◆ Objective: Express the records below as a JSON list of strings, with one string for each line and blank lines omitted.

══════════

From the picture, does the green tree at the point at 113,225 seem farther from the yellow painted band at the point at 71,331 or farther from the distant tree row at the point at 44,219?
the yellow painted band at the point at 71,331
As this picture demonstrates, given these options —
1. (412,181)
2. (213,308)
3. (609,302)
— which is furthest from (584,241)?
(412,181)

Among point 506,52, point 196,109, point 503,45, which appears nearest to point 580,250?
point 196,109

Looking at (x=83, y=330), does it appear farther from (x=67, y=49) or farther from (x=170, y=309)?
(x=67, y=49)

══════════

◆ Completed exercise:
[
  "From the picture, does the green tree at the point at 113,225 seem farther from the yellow painted band at the point at 71,331 or farther from the distant tree row at the point at 44,219?",
  "the yellow painted band at the point at 71,331",
  "As this picture demonstrates, given these options —",
  "1. (412,181)",
  "2. (213,308)",
  "3. (609,302)",
  "— which is furthest from (584,241)?",
  "(412,181)",
  "Among point 506,52, point 196,109, point 503,45, which appears nearest to point 580,250?",
  "point 196,109",
  "Looking at (x=83, y=330), does it appear farther from (x=67, y=49) or farther from (x=170, y=309)?",
  "(x=67, y=49)"
]